Medical Equipment: Visual Impairment

(asked on 30th April 2025) - View Source

Question to the Department of Health and Social Care:

To ask the Secretary of State for Health and Social Care, what steps his Department plans to take to help tackle barriers to the safe use of medical devices for the management of diabetes among partially sighted and blind people.


Answered by
Ashley Dalton Portrait
Ashley Dalton
Parliamentary Under-Secretary (Department of Health and Social Care)
This question was answered on 7th May 2025

The Department and the National Health Service work with suppliers and manufacturers to help improve the accessibility and safe use of medical devices for the management of diabetes among partially sighted and blind people. It is recommended to suppliers that people with experience of visual and hearing impairment should be included and considered in the design of insulin pumps, continuous glucose monitors, and hybrid closed loop systems, as well as in the user information and instructions that accompany their supply and use.

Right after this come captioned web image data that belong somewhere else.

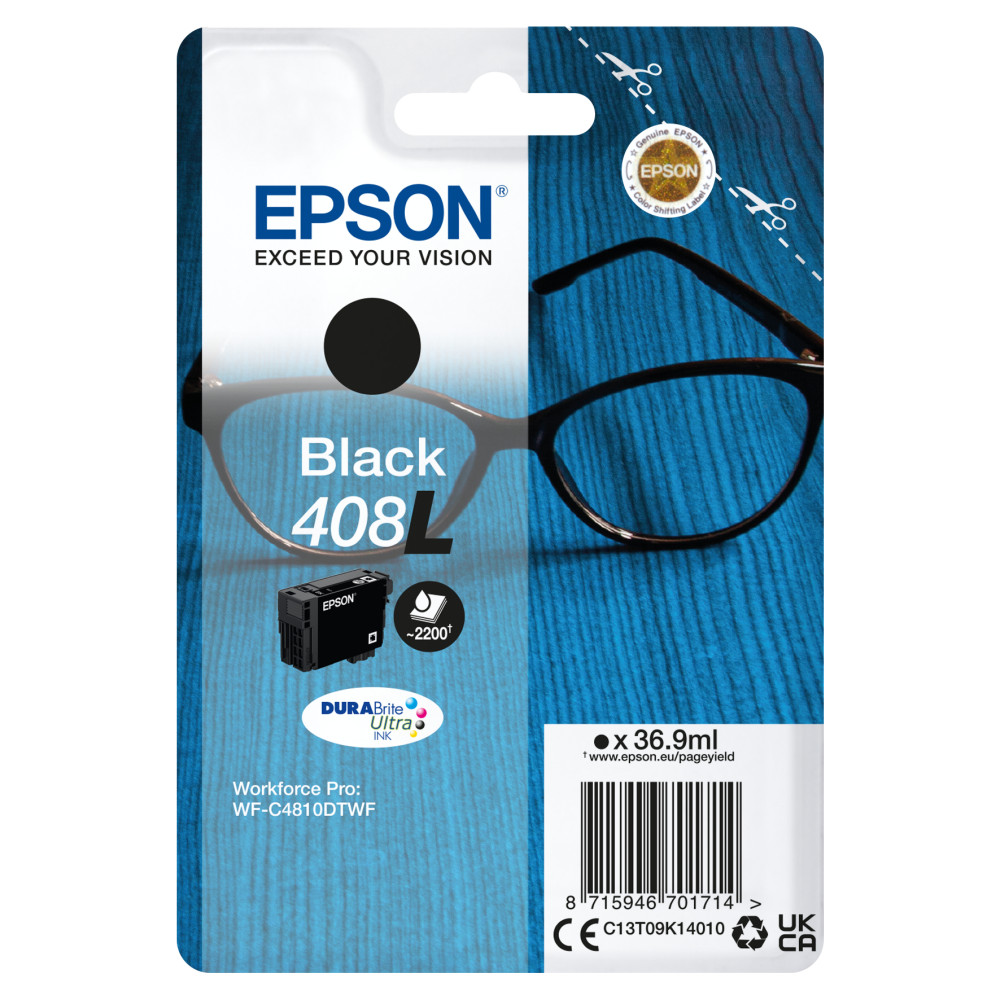 ORIGINAL Epson Cartuccia d'inchiostro nero C13T09K14010 408L ~2200 Seiten 36,9ml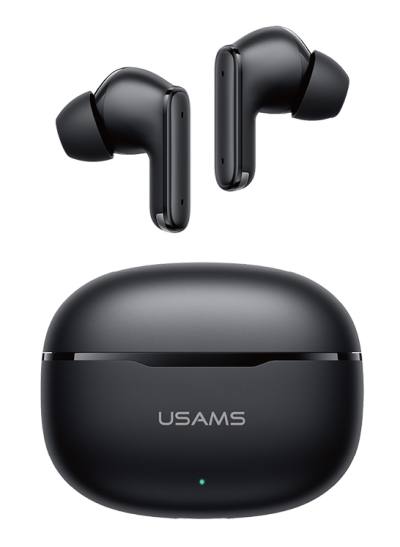 USAMS earphones με θήκη φόρτισης E05, True Wireless, BT 6.0, μαύρα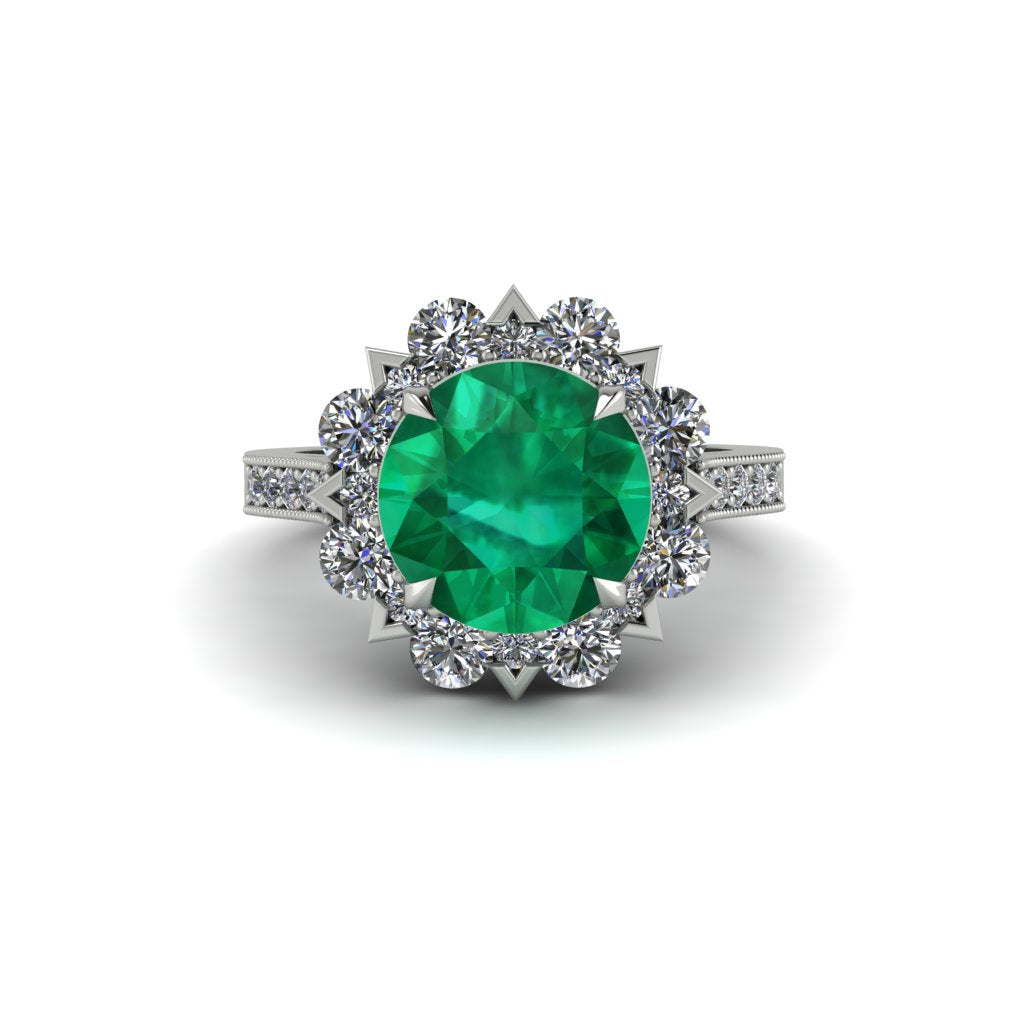 Emerald Halo Sunburst Engagement Ring - Winter No. 6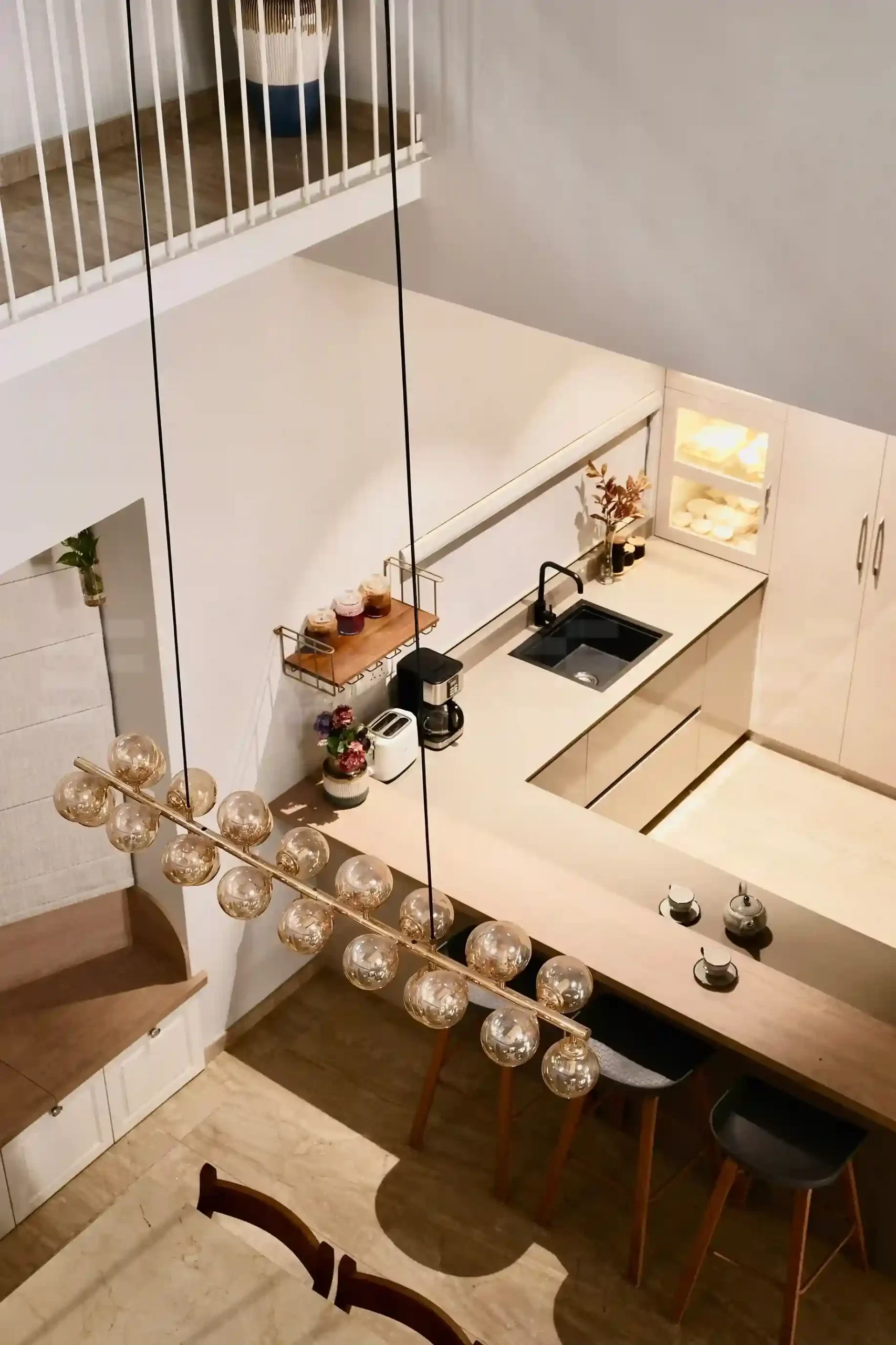 colonial house kitchen interior in Kottukara, Anwar rsidence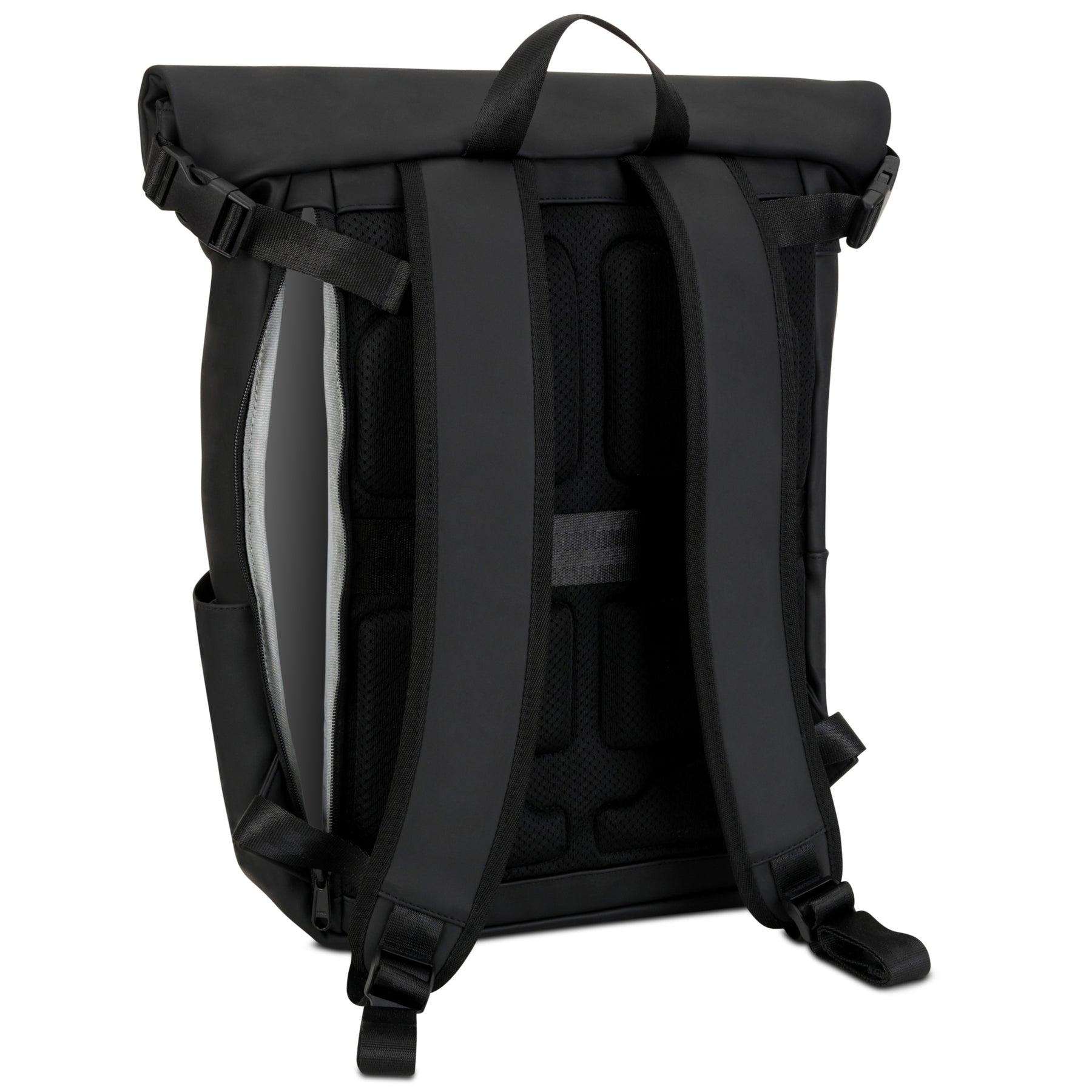 Schwarzer Rolltop Rucksack 'Henry' mit gepolsterten Schulterriemen und seitlichem Reißverschluss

Suppliers of the hybrid closed loop must provide educational materials appropriate for those who are visually impaired, and commissioning recommendations for blood glucose, ketone meters, testing strips, and lancets include recommendations for cohorts of the population, including the visually impaired. These commissioning recommendations are available at the following link:

PRN00037-v3-commissioning-recommendations-following-the-national-assessment-of-blood-glucose-and-ketone-meters.pdf

Finally, the Department is in the process of modernising the listing of medical devices on the NHS Drug Tariff to further improve access by building in incentives for suppliers for cohorts of the population, such as partially sighted and blind people, who need added features.